Extract to read:
⟨
In January 2025, Anduril announced Arsenal-1, a 5-million-square-foot autonomous weapons manufacturing facility in Pickaway County, Ohio, set to begin production in 2026 and create approximately 4,000 jobs. The facility represents a shift toward mass production of autonomous military hardware at scales previously associated only with traditional defense primes like Lockheed Martin and Raytheon. Anduril also secured a 10-year, $642 million contract to deliver AI-powered counter-unmanned aerial system technology for the Marine Corps.
The company's YFQ-44A autonomous combat aircraft, part of the Air Force's Collaborative Combat Aircraft (CCA) program, began flight testing in October 2025. This program aims to produce AI-piloted fighter jets that can operate alongside crewed aircraft, with production decisions expected in fiscal year 2026.
Shield AI
Shield AI deploys "Hivemind" systems for drone swarm coordination and autonomous operations without requiring GPS or communication links. The company's technology enables swarms of drones to operate autonomously in contested environments where GPS jamming and electronic warfare would disable conventional systems. In October 2025, Shield AI unveiled a fully autonomous VTOL fighter jet concept, signaling its ambition to move beyond small drones into crewed-aircraft-class autonomous combat systems.
The Air Force selected both RTX (Raytheon) and Shield AI in September 2025 to provide mission autonomy software for the CCA program, integrating Hivemind's autonomous capabilities onto the drone fighter prototypes built by General Atomics and Anduril. Shield AI's valuation exceeded $4 billion in its latest funding round, reflecting investor confidence in the autonomous combat aircraft market.
Israeli Defense Firms
Israel has been at the forefront of AI warfare, with the "Lavender" system used for targeting in Gaza and extensive combat-tested autonomous systems. Israel Aerospace Industries (IAI) produces the Harop and Harpy loitering munitions, which have been exported to Azerbaijan, India, and other nations. Elbit Systems develops autonomous ground vehicles and AI-enabled targeting systems that have seen combat deployment.
⟩
Caption-style text data
⟨
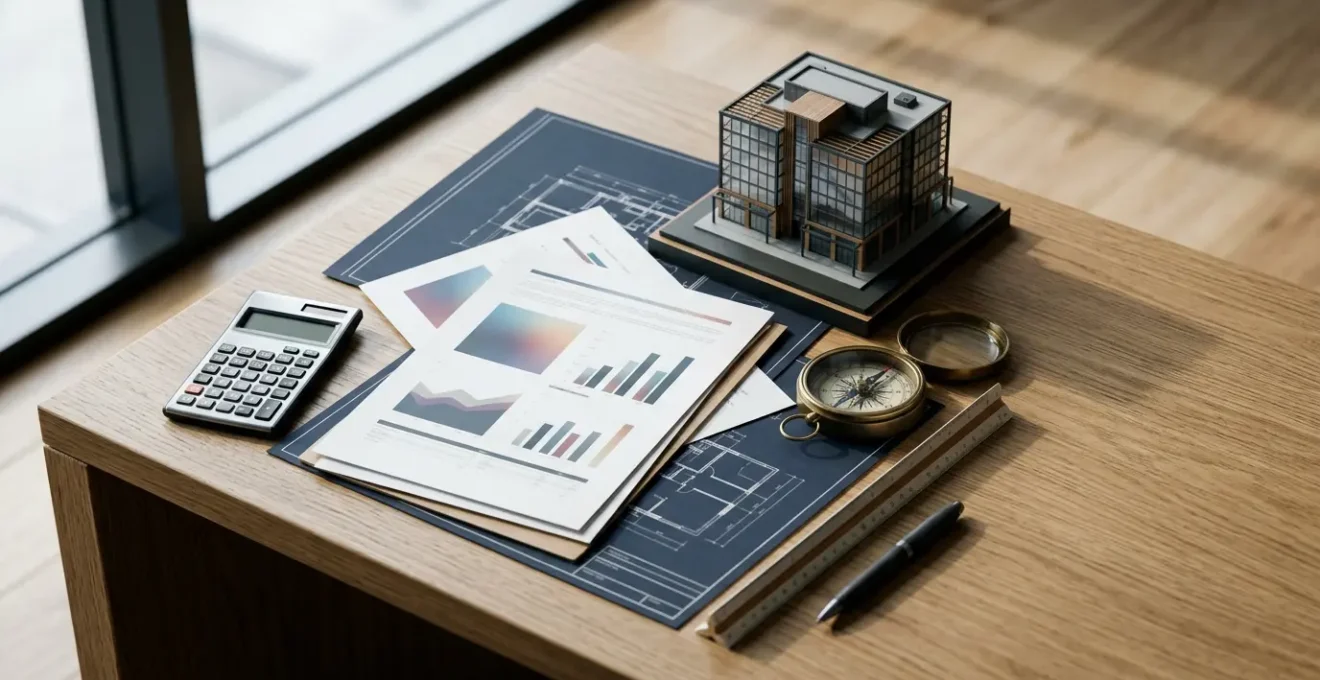 Décision stratégique entre l'achat et la location de locaux professionnels pour une entreprise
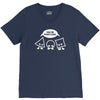 you're pointless V-Neck Tee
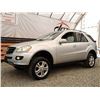 Image 1 : E4 --  2006 MERCEDES ML350 AWD, Grey, 179,340 KMS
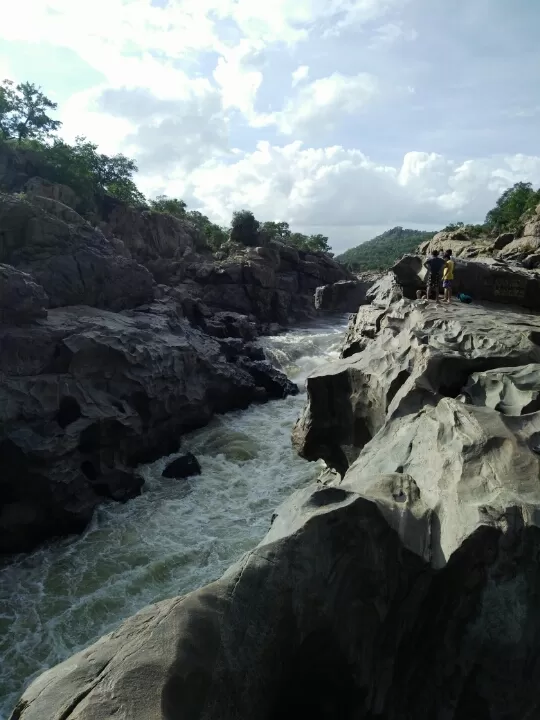 Photo of Mekedatu, Karnataka, India by Vijay S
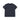 Los Feliz Crop Muscle Tee II | Slub T-Shirt Vintage Ash Black 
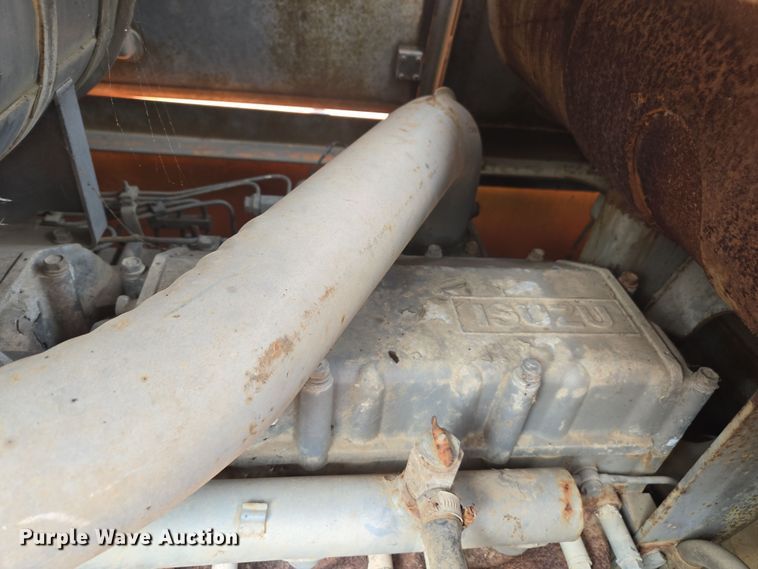 image for item EC0918 Hitachi UH-181 excavator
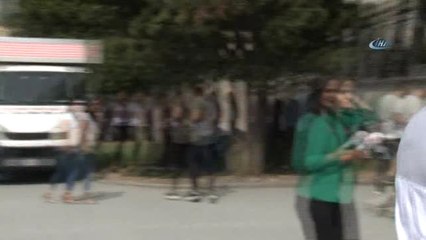 Yks Heyecanı 2'nci Gününde Devam Ediyor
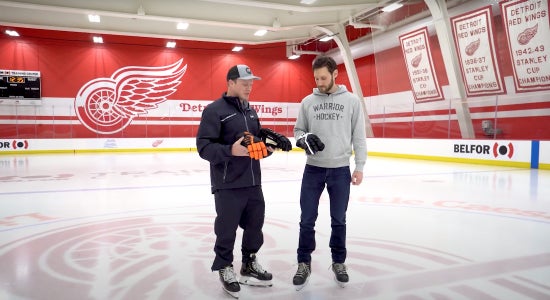 Warrior Alpha FR Glove Line Product Insight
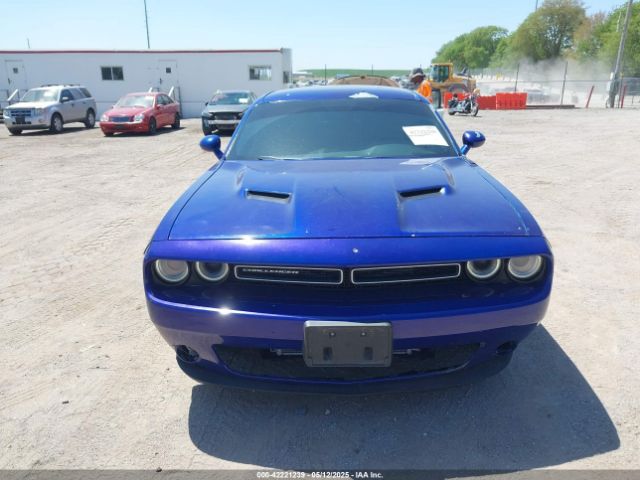 2C3CDZAG8GH275773 Dodge 2016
⟩
Activities:
a) According to the passage on autonomous military technology, where will Anduril's Arsenal-1 facility be located?
b) Carry on with the passage on autonomous military technology from the point where it stops.
This material has no connection to the passage on autonomous military technology.

Task responses:
a) Pickaway County, Ohio.

b)
Israeli defense companies, backed by mandatory cloud service purchases from Google and Amazon under Project Nimbus (a $1.2 billion contract), have developed the world's most combat-tested AI targeting infrastructure. The commercial success of these systems—validated by real-world combat data from Gaza and other operations—gives Israeli firms a significant competitive advantage in the global autonomous weapons export market.
Other Key Players
- Scale AI: Develops "Defense Llama" for military command applications and holds contracts with the Pentagon for AI data labeling and model evaluation
- STM (Turkey): Manufacturer of the Kargu loitering munition, the first LAWS confirmed to have autonomously engaged targets in combat (Libya, 2020)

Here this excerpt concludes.